Jennifer Deightons Haus war hell erleuchtet, und ein Abschleppwagen stand mit der Schnauze zu uns in der Einfahrt. Die Stimmen der arbeitenden Männer klangen gedämpft durch den Schnee. Die am Straßenrand geparkten Autos waren unter weißen Hauben verschwunden und sahen dadurch so bullig aus wie die Wagenmodelle der fünfziger Jahre. Ich folgte dem Blick Marinos, der suchend in den Nachthimmel spähte, und plötzlich flammte Licht auf: die Beleuchtung der Methodistenkirche, deren Turm wie ein leuchtender Riese aus der Dunkelheit ragte. Als ich mich umdrehte, sah ich, daß sich der Vorhang am Küchenfester der Clarys bewegte. Marino schüttelte sich. »Ich muß hier weg, sonst fange ich auch noch an zu spinnen.«
»Soll ich Neils auf Jennifer Deightons Wagen ansetzen?«
»Ja«, rief er über die Schulter zurück, »machen Sie das!«
Zu Hause brannte ein Feuer im Kamin, und der Couchtisch davor war für zwei Personen gedeckt. Ich stellte meine Tasche auf das Sofa und horchte: Aus dem Arbeitszimmer auf der anderen Seite des Flurs kam das leise Klicken von Computertasten.
»Ich bin da, Lucy«, rief ich.
Es klickte weiter. »Und ich bin hier.«
»Was gibt’s zum Abendessen?«
»Wie kommst du darauf, daß es was zu essen gibt?«
Ich ging zu ihr hinüber. »Weil es so lecker duftet.«
»Das ist bis jetzt nur die Soße. Ich wußte ja nicht, wann du kommst.«
Meine Nichte saß an meinem Schreibtisch und schaute angespannt auf den Bildschirm. Verblüfft stellte ich fest, daß sie im UNIX-System war. Irgendwie hatte sie sich Zugang zum Rechner in der Stadt verschafft.

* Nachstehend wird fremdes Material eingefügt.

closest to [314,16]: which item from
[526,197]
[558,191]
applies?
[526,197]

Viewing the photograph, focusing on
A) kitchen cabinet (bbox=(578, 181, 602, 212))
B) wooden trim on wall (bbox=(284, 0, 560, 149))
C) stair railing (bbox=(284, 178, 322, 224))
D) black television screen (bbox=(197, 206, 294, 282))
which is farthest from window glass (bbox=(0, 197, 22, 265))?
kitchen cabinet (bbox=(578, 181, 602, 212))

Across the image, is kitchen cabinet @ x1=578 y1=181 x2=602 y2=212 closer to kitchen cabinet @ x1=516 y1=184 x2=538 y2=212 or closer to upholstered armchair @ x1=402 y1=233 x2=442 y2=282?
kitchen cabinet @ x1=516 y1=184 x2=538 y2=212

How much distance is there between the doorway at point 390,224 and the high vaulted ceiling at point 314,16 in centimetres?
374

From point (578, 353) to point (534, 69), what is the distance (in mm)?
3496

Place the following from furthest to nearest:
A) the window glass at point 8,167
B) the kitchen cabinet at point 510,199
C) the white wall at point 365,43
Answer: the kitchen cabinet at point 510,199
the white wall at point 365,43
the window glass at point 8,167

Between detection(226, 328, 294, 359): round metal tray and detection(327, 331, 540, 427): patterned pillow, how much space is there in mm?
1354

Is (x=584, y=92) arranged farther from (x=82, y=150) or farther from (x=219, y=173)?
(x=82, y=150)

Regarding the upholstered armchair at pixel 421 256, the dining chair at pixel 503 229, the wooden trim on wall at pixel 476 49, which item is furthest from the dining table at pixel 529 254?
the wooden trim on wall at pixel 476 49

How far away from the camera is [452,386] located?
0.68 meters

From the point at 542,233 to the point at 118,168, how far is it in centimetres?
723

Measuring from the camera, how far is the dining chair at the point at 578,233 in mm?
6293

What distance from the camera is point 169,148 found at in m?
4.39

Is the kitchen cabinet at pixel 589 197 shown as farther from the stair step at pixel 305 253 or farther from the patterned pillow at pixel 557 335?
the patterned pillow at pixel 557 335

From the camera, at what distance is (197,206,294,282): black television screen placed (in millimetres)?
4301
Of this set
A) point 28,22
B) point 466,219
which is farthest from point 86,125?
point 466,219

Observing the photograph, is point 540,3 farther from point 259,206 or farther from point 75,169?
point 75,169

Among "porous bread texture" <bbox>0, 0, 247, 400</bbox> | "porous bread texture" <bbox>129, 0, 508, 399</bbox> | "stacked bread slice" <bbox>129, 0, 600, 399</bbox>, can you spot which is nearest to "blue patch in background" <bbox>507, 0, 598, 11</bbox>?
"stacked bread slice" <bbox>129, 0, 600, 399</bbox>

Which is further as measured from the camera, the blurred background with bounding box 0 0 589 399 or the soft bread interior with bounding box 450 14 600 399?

»Wie hast du das angestellt?« fragte ich. »Du wußtest doch weder den Verbindungsbefehl noch den Benutzernamen – und auch mein Paßwort kennst du nicht.«
»Das brauche ich alles nicht: Ich habe die Datei gefunden, die mir den bat-Befehl erklärt. Und du hast ein paar Programme mit deiner Benutzerkennung und dem Paßwort, um beim Programmstart die Rückfrage danach zu vermeiden. Der Benutzername ist MARLEY und das Paßwort GEHIRN.«
Ich zog mir einen Stuhl heran. »Du bist ja gefährlich!«
»Wer ist Marley?« Sie tippte weiter.
»Marley Scates. Er saß während des Medizinstudiums zwei Jahre lang neben mir im Labor. Er ist Neurochirurg geworden. Ich habe schon lange nichts von ihm gehört.«
»Warst du in ihn verliebt?«
»Wir sind nie miteinander ausgegangen.«
»War er in dich verliebt?«
»Du fragst zuviel, Lucy. Du kannst Menschen nicht einfach alles fragen, was du willst.«
»Kann ich wohl – sie müssen ja nicht antworten.«
»Es ist indiskret.«
»Ich glaube, ich habe rausgefunden, wie der große Unbekannte in dein Verzeichnis einbrechen konnte, Tante Kay. Erinnerst du dich daran, daß ich dir sagte, bestimmte Benutzerkennungen werden mit Anwendungssoftware ausgeliefert?«
»Ja.«
»Es ist einer mit dem Namen DEMO da – hat Systemprivilegien, aber kein Paßwort. Ich denke, daß der große Unbekannte DEMO benutzt hat, und ich werde dir zeigen, was wahrscheinlich passiert ist.« Ihre Finger flogen über die Tasten, während sie sprach. »Ich gehe jetzt in die Systemverwaltung, um mir die protokollierten Systemanmeldungen anzusehen. Wir werden nach einem bestimmten Anwender suchen. So – und so – und peng! Da ist es! Am 16. Dezember um siebzehn Uhr sechs meldete sich jemand von einem Gerät mit der Bezeichnung TTY14 im System an. Diese Person hatte Systemprivilegien und ist meiner Ansicht nach diejenige, die in dein Verzeichnis einbrach. Zwanzig Minuten später, um siebzehn Uhr sechsundzwanzig, versuchte sie die Mitteilung ICH KANN ES NICHT FINDEN an TTY07 zu schicken und legte statt dessen aus Versehen eine Datei an. Um siebzehn Uhr zweiunddreißig lockte sie sich aus, womit das Ganze sechsundzwanzig Minuten gedauert hat. Es ist übrigens nichts ausgedruckt worden: Ich habe einen Blick auf das Printer spooler log geworfen, das die Ausdrucke anzeigt, und konnte nichts finden.«
»Es wollte also jemand eine Nachricht von TTY14 an TTY07 schicken«, resümierte ich, um sicherzugehen, daß ich wenigstens das richtig verstanden hatte.